Süddeutsche Zeitung

Omikron in München:"Noch ist das Abwasser voll von Delta-RNA"

Lesezeit: 2 min

Labore prüfen täglich Rachenabstriche auf die neue Coronavirus-Variante Omikron und auch im Münchner Abwasser wird nach ihr gesucht, bislang wurde sie nur in Einzelfällen nachgewiesen. Doch das könnte sich bald ändern.

Von Nicole Graner

Im Münchner Abwasser finden sich Schmutz- und Schadstoffe - und durch die Ausscheidungen der Menschen auch Keime. Zum Glück, möchte man sagen. Denn sogar die Viruslast lässt sich so messen. Durch das Abwasser-Monitoring waren Aussagen über die Inzidenz in der Stadt erheblich früher möglich, schneller als es die Meldezahlen der Behörden belegen konnten. Das hat ein Forscherteam in einer Studie unter der Leitung des Tropeninstituts am LMU-Klinikum München bewiesen, das ein Jahr lang von April 2020 an jede Woche an sechs verschiedenen Standorten Abwasserproben entnommen hat.

Noch immer werden wöchentlich Proben aus dem Münchner Abwasser entnommen - und nun auf die Omikron-Variante hin untersucht. Studienleiter Andreas Wieser, Facharzt für medizinische Mikrobiologie und Krankenhaushygiene sowie Forscher am Institut für Tropenmedizin und am Max-von-Pettenkofer-Institut des LMU-Klinikums, sagt: "Wir haben keine signifikanten Ergebnisse." Nur in wenigen einzelnen Fällen sei Omikron nachgewiesen worden. Das Ergebnis spiegle damit auch die bekannten, niedrigen Fallzahlen mit der Mutante. Wie das Gesundheitsreferat bestätigt, gebe es aktuell 14 Verdachtsfälle auf die Omikron-Variante. Es handele sich ausschließlich um Reiserückkehrer aus Südafrika. Die Bestätigung stehe noch aus.
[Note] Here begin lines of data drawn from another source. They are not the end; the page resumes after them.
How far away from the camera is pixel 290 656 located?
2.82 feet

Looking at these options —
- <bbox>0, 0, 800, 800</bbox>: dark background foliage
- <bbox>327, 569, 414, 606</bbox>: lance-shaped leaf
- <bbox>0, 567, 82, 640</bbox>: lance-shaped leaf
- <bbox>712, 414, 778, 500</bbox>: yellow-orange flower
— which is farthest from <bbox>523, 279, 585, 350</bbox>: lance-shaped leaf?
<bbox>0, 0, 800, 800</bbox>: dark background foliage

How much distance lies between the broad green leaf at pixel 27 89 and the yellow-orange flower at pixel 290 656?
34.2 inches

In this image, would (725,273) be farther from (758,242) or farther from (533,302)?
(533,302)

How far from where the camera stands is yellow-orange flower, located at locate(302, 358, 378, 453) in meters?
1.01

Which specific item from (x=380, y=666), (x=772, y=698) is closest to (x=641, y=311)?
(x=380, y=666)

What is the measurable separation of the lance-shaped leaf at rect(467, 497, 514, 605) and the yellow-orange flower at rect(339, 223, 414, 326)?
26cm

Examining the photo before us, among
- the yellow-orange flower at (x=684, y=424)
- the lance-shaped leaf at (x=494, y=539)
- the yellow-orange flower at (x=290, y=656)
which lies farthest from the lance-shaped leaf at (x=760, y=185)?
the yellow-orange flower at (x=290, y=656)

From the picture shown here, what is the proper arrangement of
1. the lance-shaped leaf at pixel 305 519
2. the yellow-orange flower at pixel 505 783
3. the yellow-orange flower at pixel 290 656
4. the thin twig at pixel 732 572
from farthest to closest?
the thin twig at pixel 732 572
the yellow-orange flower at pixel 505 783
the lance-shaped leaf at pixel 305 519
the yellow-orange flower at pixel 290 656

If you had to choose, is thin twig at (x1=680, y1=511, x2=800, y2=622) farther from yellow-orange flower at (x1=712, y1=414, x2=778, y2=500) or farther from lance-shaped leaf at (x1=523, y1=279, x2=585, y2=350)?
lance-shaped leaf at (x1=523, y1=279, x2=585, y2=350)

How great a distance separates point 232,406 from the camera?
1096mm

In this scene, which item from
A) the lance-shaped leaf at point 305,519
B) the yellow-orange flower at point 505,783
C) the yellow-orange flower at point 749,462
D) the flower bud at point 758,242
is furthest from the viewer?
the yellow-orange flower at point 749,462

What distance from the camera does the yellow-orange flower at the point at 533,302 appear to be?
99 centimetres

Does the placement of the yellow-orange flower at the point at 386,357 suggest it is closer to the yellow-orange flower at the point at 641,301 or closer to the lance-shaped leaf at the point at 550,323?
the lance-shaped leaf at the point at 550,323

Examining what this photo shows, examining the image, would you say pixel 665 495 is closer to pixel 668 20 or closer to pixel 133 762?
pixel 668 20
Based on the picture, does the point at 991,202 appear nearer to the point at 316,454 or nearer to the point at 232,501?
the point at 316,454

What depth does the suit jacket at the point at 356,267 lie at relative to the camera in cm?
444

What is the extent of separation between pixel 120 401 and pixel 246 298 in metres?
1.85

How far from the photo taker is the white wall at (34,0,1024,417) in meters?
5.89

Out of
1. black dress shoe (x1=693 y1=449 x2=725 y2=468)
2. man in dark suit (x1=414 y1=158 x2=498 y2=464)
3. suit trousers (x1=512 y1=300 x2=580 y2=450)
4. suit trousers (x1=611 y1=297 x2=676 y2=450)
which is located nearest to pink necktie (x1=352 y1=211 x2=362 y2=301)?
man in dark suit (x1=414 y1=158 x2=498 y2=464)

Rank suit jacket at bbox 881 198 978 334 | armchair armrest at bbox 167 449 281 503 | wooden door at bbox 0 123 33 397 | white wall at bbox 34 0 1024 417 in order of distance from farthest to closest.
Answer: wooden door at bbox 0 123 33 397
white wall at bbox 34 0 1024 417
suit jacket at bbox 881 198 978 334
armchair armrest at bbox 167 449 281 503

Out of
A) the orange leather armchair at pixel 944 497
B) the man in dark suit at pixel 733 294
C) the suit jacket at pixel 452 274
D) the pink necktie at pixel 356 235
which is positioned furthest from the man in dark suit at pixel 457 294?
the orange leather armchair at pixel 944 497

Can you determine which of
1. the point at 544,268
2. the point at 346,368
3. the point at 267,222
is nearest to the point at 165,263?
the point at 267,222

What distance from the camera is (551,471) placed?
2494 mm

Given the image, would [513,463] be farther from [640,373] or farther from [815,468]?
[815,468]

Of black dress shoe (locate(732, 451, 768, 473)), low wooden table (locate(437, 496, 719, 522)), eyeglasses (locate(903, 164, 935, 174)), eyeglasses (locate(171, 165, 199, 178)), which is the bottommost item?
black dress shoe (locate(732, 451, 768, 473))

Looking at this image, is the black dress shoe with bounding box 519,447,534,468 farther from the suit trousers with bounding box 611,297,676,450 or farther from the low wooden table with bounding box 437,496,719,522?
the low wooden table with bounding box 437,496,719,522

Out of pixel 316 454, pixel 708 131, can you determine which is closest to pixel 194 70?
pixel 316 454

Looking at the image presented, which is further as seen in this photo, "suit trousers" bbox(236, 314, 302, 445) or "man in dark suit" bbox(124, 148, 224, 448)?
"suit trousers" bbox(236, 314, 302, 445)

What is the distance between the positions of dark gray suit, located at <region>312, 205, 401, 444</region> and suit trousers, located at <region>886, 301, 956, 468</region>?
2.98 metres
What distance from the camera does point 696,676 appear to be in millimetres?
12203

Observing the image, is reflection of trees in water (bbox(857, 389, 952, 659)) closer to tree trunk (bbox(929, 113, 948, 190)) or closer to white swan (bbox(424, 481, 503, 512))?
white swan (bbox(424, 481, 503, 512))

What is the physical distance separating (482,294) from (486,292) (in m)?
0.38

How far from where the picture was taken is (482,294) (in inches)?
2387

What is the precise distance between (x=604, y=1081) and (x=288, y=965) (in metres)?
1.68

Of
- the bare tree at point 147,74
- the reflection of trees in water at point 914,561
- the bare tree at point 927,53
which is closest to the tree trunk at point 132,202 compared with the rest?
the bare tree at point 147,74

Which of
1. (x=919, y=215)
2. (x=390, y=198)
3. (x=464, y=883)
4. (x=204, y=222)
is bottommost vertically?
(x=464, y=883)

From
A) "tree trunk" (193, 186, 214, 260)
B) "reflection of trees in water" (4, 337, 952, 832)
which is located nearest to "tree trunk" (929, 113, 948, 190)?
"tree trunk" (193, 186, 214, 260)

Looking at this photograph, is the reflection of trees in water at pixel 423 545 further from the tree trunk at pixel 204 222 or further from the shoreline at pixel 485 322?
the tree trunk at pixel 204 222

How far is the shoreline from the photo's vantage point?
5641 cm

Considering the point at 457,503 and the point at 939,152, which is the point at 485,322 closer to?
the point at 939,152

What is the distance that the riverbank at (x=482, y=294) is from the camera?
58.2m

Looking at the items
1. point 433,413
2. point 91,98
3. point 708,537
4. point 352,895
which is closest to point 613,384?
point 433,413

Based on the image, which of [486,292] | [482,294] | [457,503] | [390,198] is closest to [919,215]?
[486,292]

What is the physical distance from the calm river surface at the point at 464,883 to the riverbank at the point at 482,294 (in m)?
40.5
"Noch ist das Abwasser voll von Delta-RNA", sagt Wieser. Der 38-Jährige betont das Wort "noch". Denn falls die Mutation fit genug sei - und Wieser glaubt, dass sie das ist - könnte diese Viruslast schon "relativ bald" in den Abwasserproben zu sehen sein. Wann das sein wird, darauf will er sich nicht festlegen. Das sei "extrem schwer einzuschätzen". Potenzial habe Omikron auf jeden Fall.

Das Verfahren, aus dem Abwasser Viruslast zu bestimmen, ist aufwendig. Eine einzelne Probe, die das Team entnimmt, hat in etwa ein Volumen von 500 Millilitern. "Unabhängig davon, wie viel Wasser fließt", sagt Wieser. Nach der Entnahme muss das Wasser zunächst aufbereitet und dann das Erbgut des Virus entschlüsselt werden. Eineinhalb Wochen dauert dieser Prozess.

PCR-Tests wurden auf die Omikron-Variante angepasst

Auch in den Laboren werden derzeit die über Nase und Mund genommenen Abstriche mit einer variantenspezifischen PCR-Testung und mittels Genomsequenzierung auf die Omikron-Variante hin untersucht. "Bisher", sagt Jürgen Durner, Chief Medical Officer vom Labor Becker, "haben wir hier bei der Variantentestung keine Omikron-Variante nachweisen können."

Zwei Techniken wende das Labor an: Bei der Genomsequenzierung werde, so erklärt der Professor für Laboratoriumsmedizin, das vollständige Genom des jeweiligen Virus ausgelesen und mithilfe von Datenbanken ermittelt, um welchen Stamm es sich handelt. Diese Auswertung dauere länger, da sie wesentlich aufwendiger sei.

Bei der variantenspezifischen PCR-Testung werde auf eine oder zwei typische Stellen - zum Beispiel im Spikeprotein - geschaut und analysiert, ob die Variante A oder B an der Stelle vorliegt. Die dafür notwendigen PCR-Tests wurden, sagt Durner, "auf Omikron angepasst und auch andere Varianten werden weiterhin getestet". Bereits am 27. November habe das Labor, das 650 Mitarbeiter an zwölf Standorten in Bayern beschäftigt, Untersuchungen mit den angepassten PCR-Tests durchgeführt. Jeden Tag führe man variantenspezifische Analysen durch. Wie viele Untersuchungen es derzeit täglich sind, darüber macht das Labor keine Angaben.